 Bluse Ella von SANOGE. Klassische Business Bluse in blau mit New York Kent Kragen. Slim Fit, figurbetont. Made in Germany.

...

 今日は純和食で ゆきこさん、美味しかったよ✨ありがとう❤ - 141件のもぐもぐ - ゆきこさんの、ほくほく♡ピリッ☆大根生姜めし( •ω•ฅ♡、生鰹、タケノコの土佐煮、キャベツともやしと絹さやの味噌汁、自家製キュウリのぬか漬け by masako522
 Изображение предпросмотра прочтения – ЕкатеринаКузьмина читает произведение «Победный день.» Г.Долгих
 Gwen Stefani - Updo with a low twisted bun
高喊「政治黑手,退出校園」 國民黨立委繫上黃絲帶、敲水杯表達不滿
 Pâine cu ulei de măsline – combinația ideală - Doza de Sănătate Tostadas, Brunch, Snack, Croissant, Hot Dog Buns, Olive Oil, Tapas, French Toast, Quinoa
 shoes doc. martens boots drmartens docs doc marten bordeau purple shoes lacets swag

* * *

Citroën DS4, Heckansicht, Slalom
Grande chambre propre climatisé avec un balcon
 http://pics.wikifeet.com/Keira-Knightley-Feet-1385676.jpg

Exercise:
Reproduce exactly the lines above from the line with "Gwen Stefani - Updo with a low twisted bun" to the line with "shoes doc. martens", including both, and add nothing.

Answer to this task:
 Gwen Stefani - Updo with a low twisted bun
高喊「政治黑手,退出校園」 國民黨立委繫上黃絲帶、敲水杯表達不滿
 Pâine cu ulei de măsline – combinația ideală - Doza de Sănătate Tostadas, Brunch, Snack, Croissant, Hot Dog Buns, Olive Oil, Tapas, French Toast, Quinoa
 shoes doc. martens boots drmartens docs doc marten bordeau purple shoes lacets swag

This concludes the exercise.